WORK TO DO —
Retype, without alteration, each line from the line containing "In this photograph, does" to the final line of the records.

SUPPLIED DATA —
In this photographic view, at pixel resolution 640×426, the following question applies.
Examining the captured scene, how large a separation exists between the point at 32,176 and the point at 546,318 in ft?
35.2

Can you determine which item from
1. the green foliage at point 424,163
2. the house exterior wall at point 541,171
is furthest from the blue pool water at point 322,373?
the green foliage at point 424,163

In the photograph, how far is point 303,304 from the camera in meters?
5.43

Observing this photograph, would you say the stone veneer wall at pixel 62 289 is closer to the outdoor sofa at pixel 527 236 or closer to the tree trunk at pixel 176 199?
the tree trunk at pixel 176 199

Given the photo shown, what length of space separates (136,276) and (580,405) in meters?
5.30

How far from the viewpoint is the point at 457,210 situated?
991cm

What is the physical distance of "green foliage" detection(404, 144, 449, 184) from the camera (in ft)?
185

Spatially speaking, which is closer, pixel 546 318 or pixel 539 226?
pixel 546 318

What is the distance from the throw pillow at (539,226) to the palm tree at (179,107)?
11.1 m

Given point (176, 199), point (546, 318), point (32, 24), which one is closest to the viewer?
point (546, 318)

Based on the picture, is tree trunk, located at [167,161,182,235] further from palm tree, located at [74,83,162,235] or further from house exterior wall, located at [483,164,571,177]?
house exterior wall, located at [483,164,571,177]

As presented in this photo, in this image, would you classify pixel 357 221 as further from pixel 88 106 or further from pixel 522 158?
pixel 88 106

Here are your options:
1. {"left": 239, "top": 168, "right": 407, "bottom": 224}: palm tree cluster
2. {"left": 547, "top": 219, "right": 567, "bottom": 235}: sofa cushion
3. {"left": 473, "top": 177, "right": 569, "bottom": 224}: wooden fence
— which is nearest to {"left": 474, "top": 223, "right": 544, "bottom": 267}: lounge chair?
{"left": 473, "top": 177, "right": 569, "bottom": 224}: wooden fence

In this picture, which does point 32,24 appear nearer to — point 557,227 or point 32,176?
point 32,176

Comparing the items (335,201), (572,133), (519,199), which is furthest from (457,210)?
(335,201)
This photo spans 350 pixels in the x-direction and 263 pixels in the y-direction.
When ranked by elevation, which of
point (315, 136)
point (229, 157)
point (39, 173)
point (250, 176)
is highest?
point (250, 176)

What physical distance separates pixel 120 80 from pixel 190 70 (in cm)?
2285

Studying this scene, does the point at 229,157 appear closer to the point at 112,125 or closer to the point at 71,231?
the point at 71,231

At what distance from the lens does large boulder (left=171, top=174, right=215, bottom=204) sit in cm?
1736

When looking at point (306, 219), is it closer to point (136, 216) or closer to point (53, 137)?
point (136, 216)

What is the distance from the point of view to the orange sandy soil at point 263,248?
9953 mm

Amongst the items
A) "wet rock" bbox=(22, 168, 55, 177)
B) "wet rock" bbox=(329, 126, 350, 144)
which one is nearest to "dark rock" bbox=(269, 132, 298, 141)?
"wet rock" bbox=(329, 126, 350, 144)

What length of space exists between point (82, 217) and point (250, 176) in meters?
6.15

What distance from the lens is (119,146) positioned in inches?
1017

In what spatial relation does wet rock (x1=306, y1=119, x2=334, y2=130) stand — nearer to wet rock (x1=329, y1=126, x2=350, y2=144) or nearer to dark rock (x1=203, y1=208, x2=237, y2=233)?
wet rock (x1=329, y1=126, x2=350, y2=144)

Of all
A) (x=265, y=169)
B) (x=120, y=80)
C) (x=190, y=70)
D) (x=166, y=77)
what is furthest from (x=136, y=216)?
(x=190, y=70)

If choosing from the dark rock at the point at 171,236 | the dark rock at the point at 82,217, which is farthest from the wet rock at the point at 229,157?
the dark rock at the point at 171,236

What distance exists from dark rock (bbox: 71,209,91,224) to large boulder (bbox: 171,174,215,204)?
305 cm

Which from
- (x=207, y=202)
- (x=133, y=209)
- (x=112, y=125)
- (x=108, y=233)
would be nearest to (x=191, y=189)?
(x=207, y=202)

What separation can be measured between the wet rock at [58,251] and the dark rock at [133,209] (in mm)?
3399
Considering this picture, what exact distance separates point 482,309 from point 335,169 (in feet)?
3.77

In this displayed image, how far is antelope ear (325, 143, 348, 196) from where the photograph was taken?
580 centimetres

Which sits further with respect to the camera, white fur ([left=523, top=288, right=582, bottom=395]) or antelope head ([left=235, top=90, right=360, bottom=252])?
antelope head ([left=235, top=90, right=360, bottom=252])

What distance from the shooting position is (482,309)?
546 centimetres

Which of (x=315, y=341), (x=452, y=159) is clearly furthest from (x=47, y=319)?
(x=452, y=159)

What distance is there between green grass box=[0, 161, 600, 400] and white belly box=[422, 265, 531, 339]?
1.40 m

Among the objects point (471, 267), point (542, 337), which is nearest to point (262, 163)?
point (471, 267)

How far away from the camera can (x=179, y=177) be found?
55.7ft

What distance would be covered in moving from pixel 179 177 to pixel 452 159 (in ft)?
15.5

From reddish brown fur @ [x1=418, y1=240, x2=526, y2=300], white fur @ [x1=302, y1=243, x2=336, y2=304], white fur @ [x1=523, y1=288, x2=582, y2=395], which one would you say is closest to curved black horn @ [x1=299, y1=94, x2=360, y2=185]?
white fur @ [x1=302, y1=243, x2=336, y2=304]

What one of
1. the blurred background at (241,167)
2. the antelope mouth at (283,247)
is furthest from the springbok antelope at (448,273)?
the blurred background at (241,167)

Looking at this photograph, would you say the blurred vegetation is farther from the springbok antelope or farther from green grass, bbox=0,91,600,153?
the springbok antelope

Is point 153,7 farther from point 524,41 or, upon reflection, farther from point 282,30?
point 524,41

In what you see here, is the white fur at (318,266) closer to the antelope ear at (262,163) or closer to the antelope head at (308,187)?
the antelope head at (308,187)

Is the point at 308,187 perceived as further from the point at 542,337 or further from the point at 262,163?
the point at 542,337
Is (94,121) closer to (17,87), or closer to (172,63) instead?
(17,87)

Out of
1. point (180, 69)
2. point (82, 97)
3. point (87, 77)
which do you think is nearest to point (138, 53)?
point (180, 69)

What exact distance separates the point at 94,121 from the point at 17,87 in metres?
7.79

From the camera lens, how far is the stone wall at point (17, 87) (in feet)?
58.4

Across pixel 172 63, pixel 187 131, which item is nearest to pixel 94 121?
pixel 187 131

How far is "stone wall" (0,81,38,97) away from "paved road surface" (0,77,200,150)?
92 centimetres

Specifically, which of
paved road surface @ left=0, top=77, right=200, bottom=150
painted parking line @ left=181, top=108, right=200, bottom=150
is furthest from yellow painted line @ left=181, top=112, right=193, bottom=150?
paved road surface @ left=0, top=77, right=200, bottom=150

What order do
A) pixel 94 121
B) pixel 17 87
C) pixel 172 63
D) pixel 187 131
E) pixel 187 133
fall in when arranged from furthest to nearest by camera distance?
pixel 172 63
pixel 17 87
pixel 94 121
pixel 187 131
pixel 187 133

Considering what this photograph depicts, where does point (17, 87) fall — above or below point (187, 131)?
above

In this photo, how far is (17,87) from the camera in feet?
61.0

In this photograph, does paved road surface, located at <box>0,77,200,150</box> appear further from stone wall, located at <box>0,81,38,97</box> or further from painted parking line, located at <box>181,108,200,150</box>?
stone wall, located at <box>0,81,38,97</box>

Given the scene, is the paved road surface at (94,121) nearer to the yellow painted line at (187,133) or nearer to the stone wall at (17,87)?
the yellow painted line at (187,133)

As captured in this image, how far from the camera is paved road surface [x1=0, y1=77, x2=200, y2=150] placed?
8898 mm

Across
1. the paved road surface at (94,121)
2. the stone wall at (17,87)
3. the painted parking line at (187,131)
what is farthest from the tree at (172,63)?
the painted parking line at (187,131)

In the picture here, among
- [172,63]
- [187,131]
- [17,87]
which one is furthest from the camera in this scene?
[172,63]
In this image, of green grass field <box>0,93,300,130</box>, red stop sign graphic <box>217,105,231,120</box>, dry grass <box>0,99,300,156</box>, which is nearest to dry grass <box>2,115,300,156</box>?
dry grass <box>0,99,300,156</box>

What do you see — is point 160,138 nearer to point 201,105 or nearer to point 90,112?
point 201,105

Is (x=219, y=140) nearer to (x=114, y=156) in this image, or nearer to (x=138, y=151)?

WORKED ANSWER —
In this photograph, does paved road surface, located at <box>0,77,200,150</box> appear further from stone wall, located at <box>0,81,38,97</box> or further from painted parking line, located at <box>181,108,200,150</box>?
stone wall, located at <box>0,81,38,97</box>

Given the scene, is the paved road surface at (94,121) nearer to the yellow painted line at (187,133) or nearer to the stone wall at (17,87)?
the yellow painted line at (187,133)

As captured in this image, how far from the camera is paved road surface [x1=0, y1=77, x2=200, y2=150] placed?
8898 mm

Across
1. the paved road surface at (94,121)
2. the stone wall at (17,87)
3. the painted parking line at (187,131)
what is farthest from the tree at (172,63)?
the painted parking line at (187,131)

In the picture here, among
- [172,63]
- [187,131]
- [17,87]
which one is furthest from the camera in this scene?
[172,63]
In this image, of green grass field <box>0,93,300,130</box>, red stop sign graphic <box>217,105,231,120</box>, dry grass <box>0,99,300,156</box>, which is nearest to dry grass <box>2,115,300,156</box>?
dry grass <box>0,99,300,156</box>

What do you see — is point 160,138 nearer to point 201,105 or nearer to point 90,112?
point 201,105

Is (x=219, y=140) nearer to (x=114, y=156) in this image, or nearer to (x=138, y=151)?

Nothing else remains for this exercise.